Politic?

This is a blog dedicated to a personal interpretation of political news of the day. I attempt to be as knowledgeable as possible before commenting and committing my thoughts to a day's communication.

Wednesday, July 07, 2010

Genuflecting to Economic Power

Jean Chretien had it right. Trade delegations to China. Selling China on investing in Canada. Selling Canadian corporations on investing in China. Improved trade, money to be made, and connections to be burnished. The IOUs to be picked up another day, post-Prime Ministership. That's thinking of the future. Nothing to tarnish the goal of establishing a personal presence and unctuously presenting as a personage of note.

And Jean Chretien went out of his way to sneeringly accuse Prime Minister Stephen Harper of wasting the opportunities that his previous trade missions had opened for Canada, within China. Mr. Harper wanted to consider carefully whether that represented the well-chosen moral route for Canada, taking into account China's blemished human rights record. And where his Liberal predecessors failed to formally meet with the Dalai Lama lest they give offence to China, Mr. Harper did just that.

It just doesn't seem right for Canada to have a Conservative-led government. Their secret agenda, you know. And Michael Ignatieff, Leader of the Official Opposition, is determined to oust the Conservatives and lead the Liberal party back where they belong in the House of Commons. Inspired by his predecessor's success, off he's gone to Beijing. And there is Michael Ignatieff, the academic whose speciality is human rights, courting China.

Addressing Chinese students at Tsinghua University, just as he lectured university students while a professor of human rights at Harvard as a director of the Carr Center for Human Rights. A prestigious position, and a highly respected academic. That's our boy, the sometimes-Canadian, no longer just visiting, but prepared to take the helm of the country. Those Chinese students can be forgiven for experiencing some confusion at the address. They must be agog with incredulity, let alone the insult to their intelligence.
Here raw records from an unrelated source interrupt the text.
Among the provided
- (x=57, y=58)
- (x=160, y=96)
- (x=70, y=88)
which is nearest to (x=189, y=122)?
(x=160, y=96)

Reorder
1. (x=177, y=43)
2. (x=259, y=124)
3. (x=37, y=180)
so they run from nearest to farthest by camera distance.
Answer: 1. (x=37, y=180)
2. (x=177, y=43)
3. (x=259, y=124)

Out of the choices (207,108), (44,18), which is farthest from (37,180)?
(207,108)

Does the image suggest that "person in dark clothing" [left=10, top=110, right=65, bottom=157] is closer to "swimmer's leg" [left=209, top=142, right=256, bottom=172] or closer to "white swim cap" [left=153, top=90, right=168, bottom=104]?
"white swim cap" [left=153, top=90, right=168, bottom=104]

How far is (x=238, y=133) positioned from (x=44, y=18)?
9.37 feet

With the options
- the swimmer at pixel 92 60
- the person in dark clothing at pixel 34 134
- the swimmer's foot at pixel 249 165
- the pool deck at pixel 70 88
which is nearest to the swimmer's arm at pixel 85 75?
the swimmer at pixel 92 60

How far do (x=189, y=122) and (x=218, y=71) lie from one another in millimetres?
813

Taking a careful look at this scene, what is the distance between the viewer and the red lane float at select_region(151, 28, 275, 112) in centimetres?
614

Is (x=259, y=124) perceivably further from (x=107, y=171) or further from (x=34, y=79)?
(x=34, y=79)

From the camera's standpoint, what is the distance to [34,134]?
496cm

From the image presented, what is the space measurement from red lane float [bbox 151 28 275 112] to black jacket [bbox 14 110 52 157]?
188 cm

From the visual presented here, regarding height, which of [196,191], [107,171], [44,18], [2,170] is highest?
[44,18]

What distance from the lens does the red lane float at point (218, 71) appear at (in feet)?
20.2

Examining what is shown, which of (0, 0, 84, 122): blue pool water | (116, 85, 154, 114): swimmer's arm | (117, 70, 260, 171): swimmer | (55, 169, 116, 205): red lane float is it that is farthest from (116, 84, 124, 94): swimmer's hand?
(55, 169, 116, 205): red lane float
Inspired by President Barack Obama who apologized to the world, and particularly to the Muslim world, for America's past, soon-to-be-corrected malfeasance in international behaviour, Michael Ignatieff relieved himself of his personal opinion that China could teach Canada some great tricks in support of human rights. Doubtless, Iran is watching closely and hugging itself with joy, picking up new points to express at the United Nations in condemning Canada's human rights record.

Mr. Ignatieff waxed eloquent, deploring the Western world's cultural insensitivity, responsible for any standoffishness in relations with China. "Western illusions and Western fears have often distorted our image of China." And then the revelation that:
"In October 1966, as a young student, I helped organize a teach-in on China that attracted several thousand people to the University of Toronto to study the unfolding crisis of the cultural Revolution... I learned from that experience how difficult it is to understand China from the outside."
Oh. The cataclysmic political-social upheaval that resulted in the untimely deaths of millions of Chinese; the Cultural Revolution - and what precisely was it that Mr. Ignatieff learned from the experience? Not to judge too harshly, reflecting the Western world's 'distorted' view of China. This was a revolution of the cultural kind, bearing no resemblance to a cruel and dreadful imposition upon the people of China of the barbaric reality of fanatical Communist rule.

But this is the new China, the economic powerhouse of the world, one that has even America quaking in its financial boots, indebted in every conceivable way to Beijing, with Washington putting on a brave face of new, practical engagements. This is also the China of Tibet, of the Falun Gong, Taiwan, North Korea, Burma, Uyghur Muslims, and the upheaval of its own heritage and traditions.

What, precisely, is Mr. Ignatieff proposing to facilitate in an exchange of human rights points between Canada and China?